- Provided data:
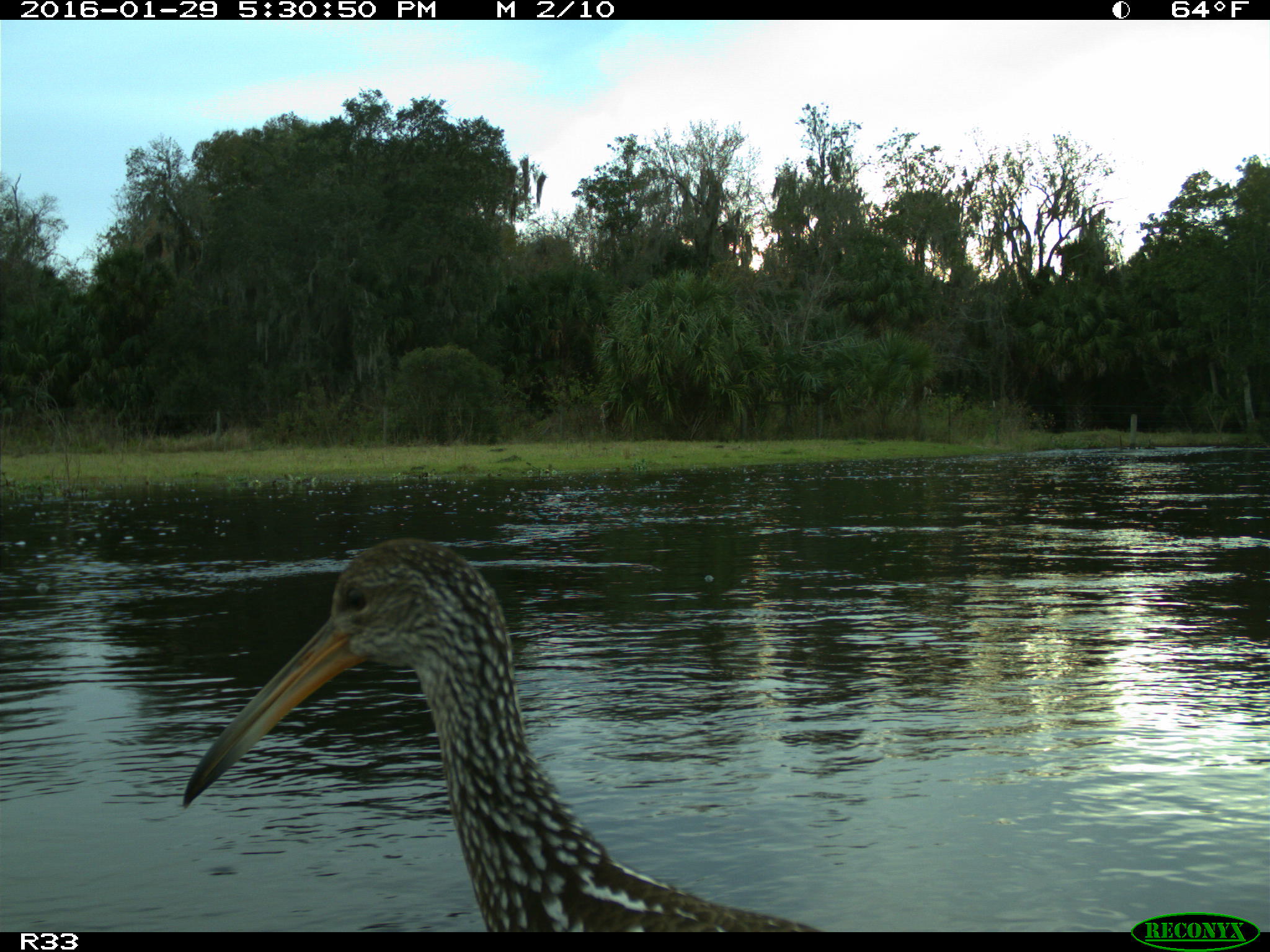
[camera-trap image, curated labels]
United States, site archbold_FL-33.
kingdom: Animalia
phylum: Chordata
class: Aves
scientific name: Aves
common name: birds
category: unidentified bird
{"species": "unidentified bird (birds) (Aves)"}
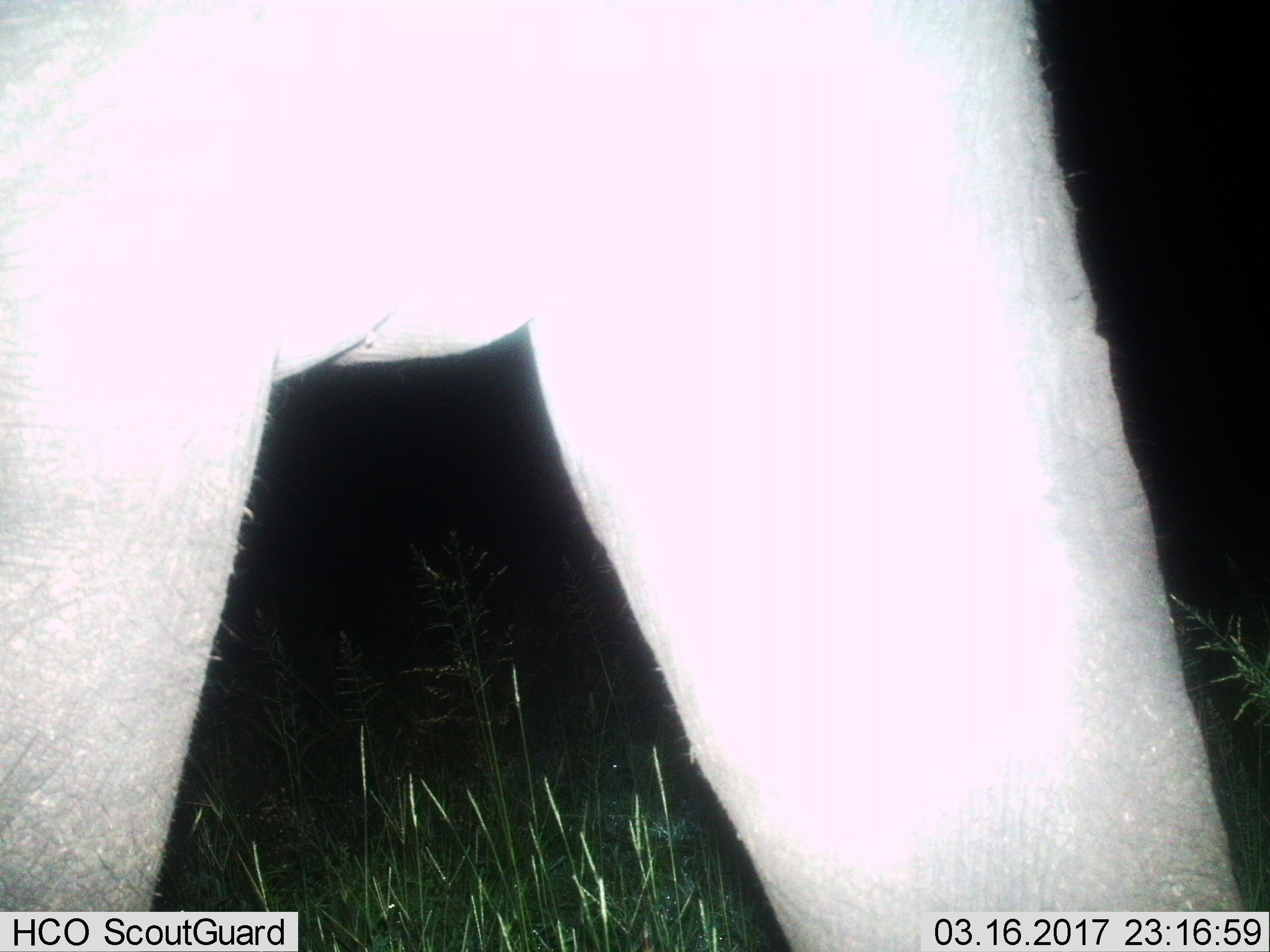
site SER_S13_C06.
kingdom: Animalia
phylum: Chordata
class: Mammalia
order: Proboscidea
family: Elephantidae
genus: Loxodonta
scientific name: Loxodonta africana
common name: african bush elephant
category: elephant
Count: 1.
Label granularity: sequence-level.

==

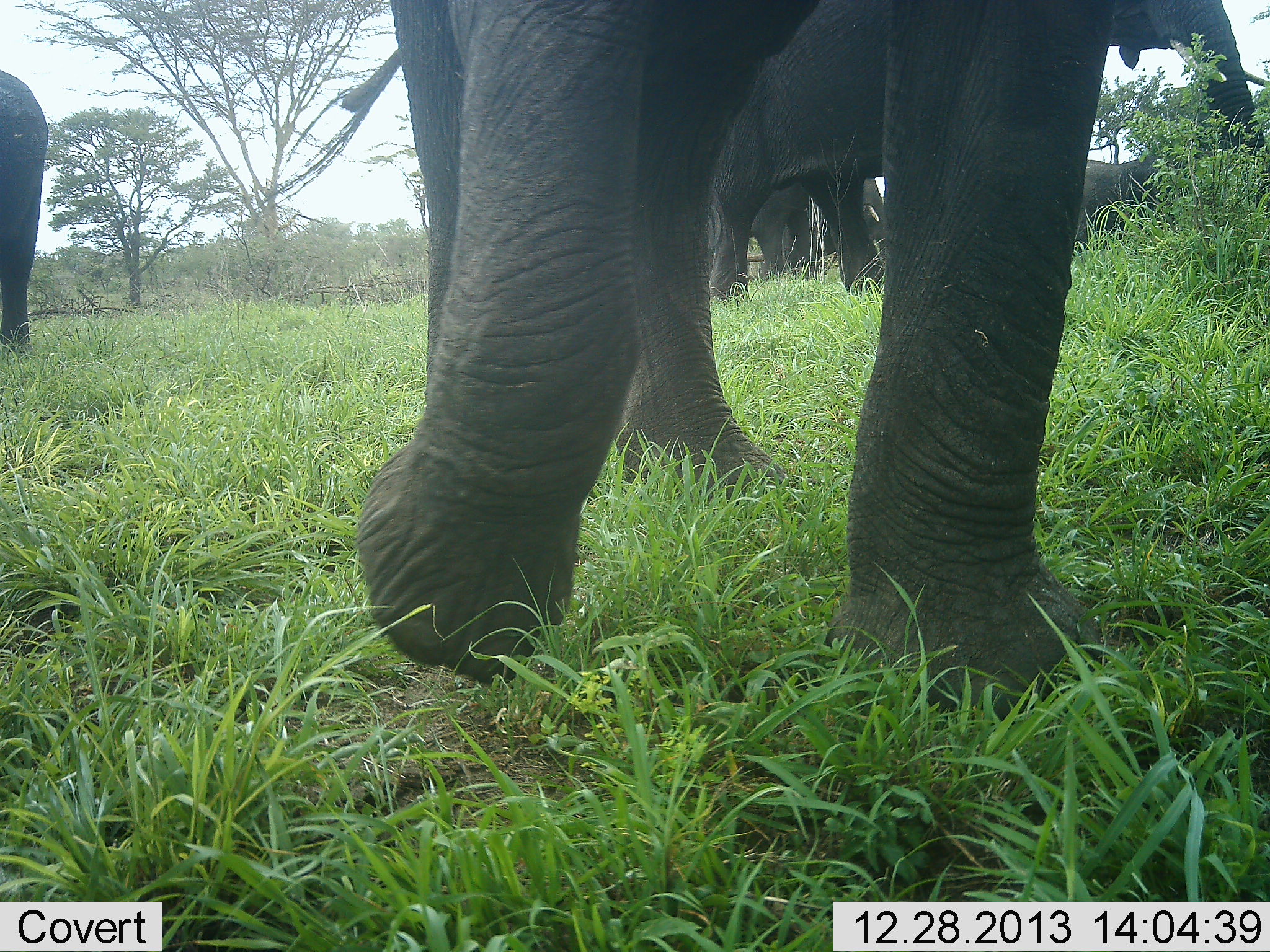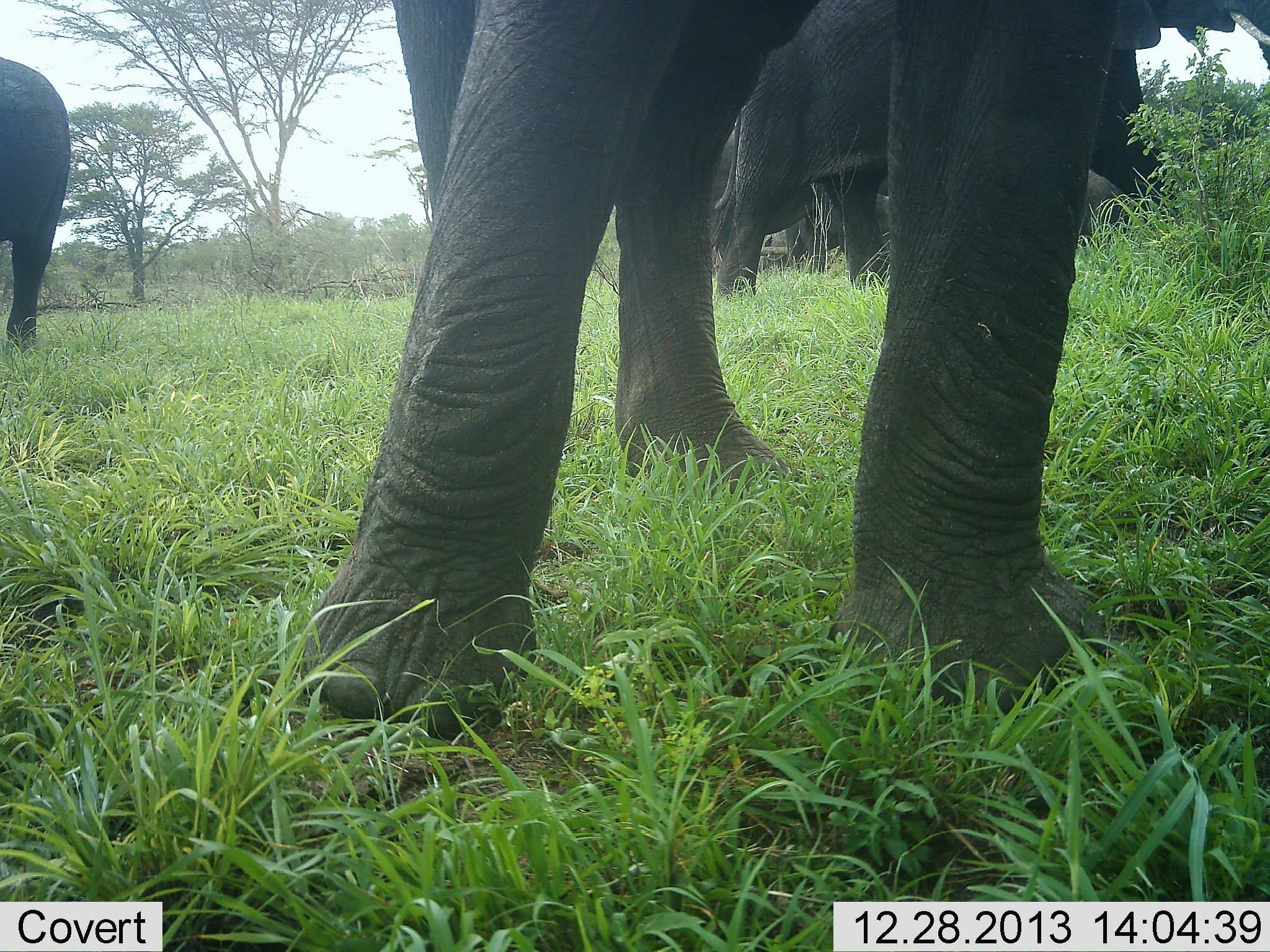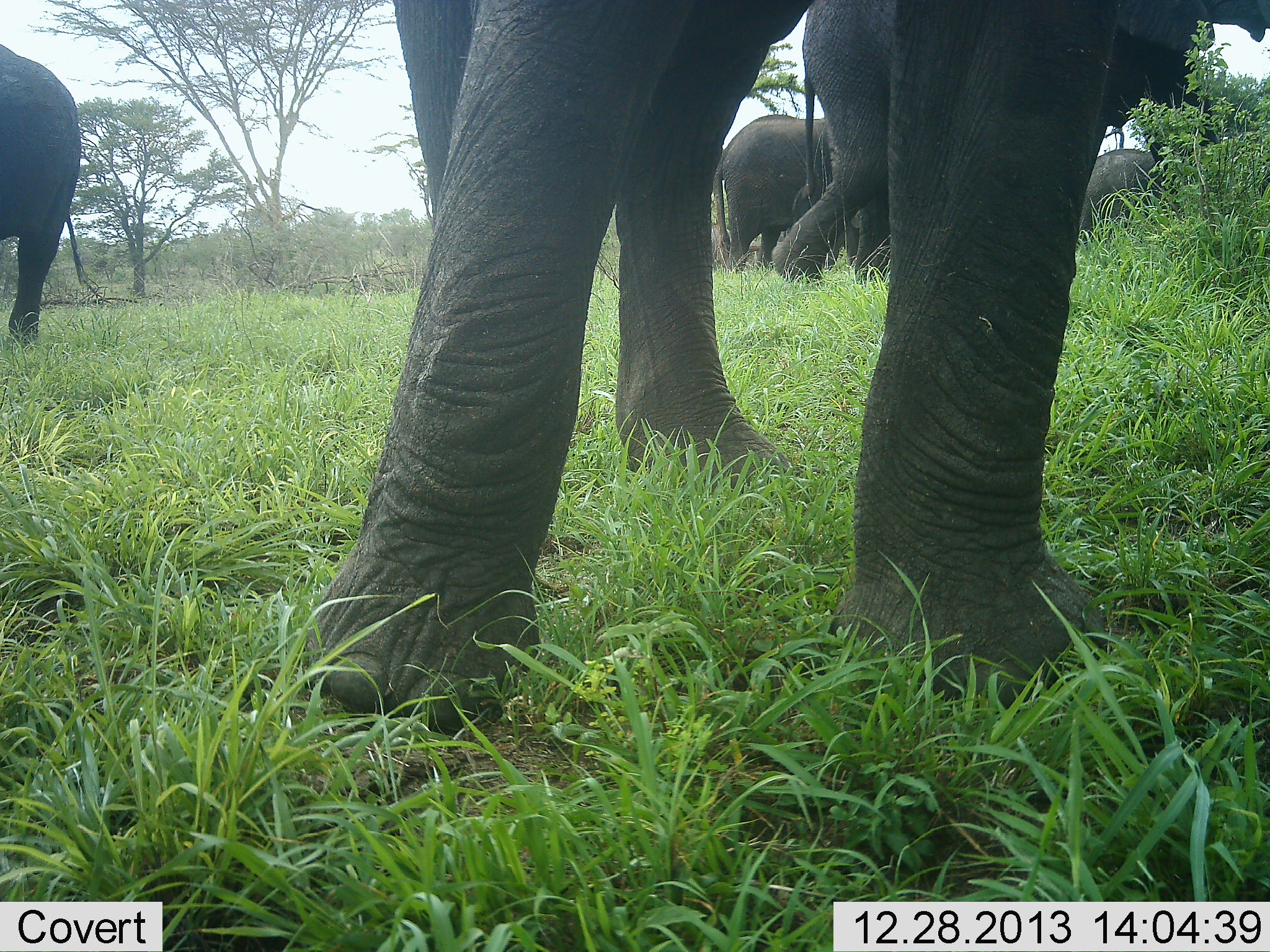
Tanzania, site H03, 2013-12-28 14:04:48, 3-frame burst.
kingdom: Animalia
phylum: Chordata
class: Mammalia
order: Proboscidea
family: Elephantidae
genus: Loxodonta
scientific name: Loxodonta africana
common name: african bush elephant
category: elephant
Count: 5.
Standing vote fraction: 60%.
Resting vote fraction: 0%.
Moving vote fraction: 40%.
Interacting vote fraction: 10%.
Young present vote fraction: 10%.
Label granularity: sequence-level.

==

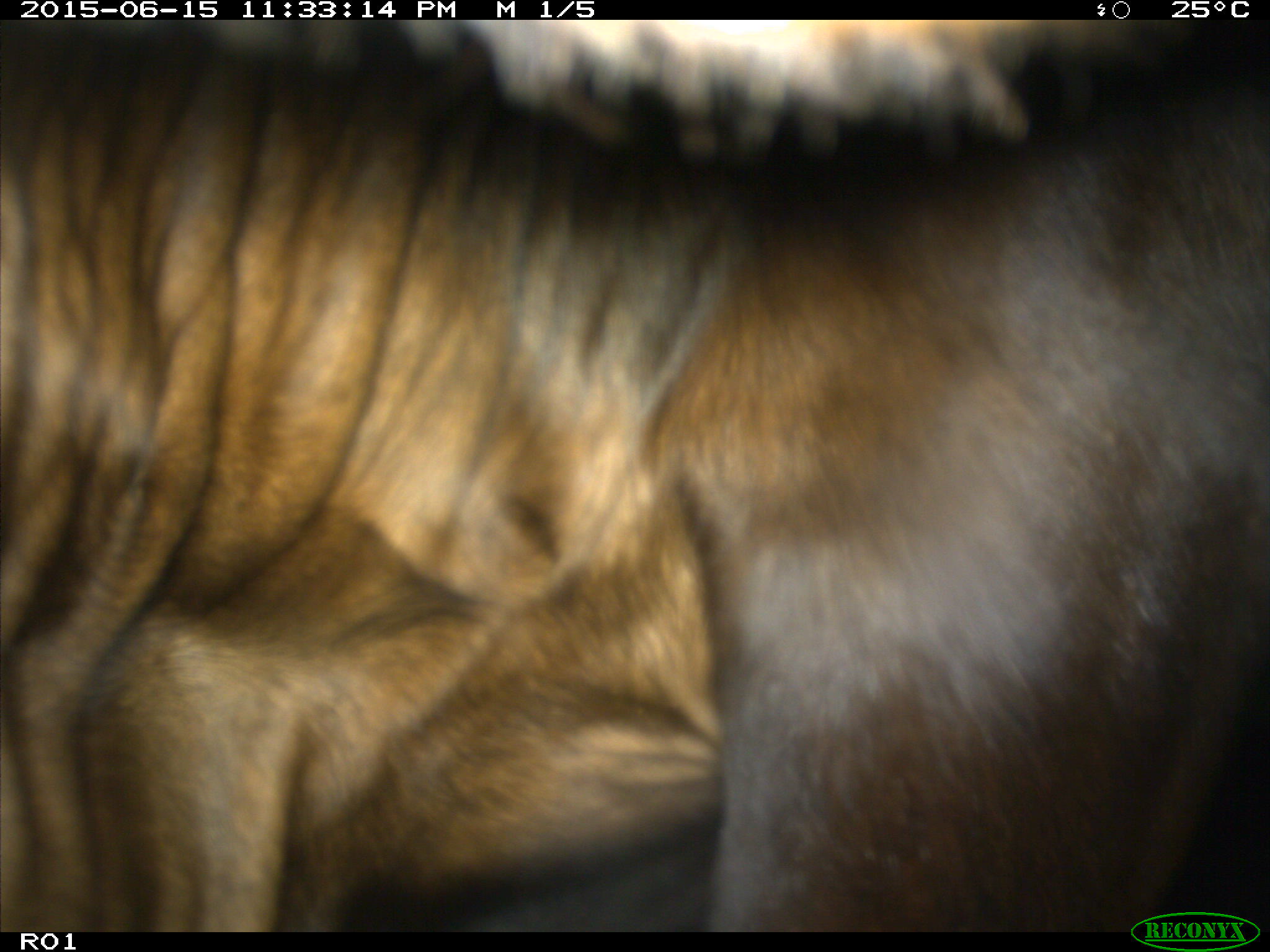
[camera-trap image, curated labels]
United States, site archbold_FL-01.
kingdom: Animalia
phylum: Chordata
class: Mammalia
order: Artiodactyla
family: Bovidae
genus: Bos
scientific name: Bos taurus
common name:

- Task directions: For every line in the listing above that contains "United", copy that line.

- Solution:
United States, site archbold_FL-33.
United States, site archbold_FL-01.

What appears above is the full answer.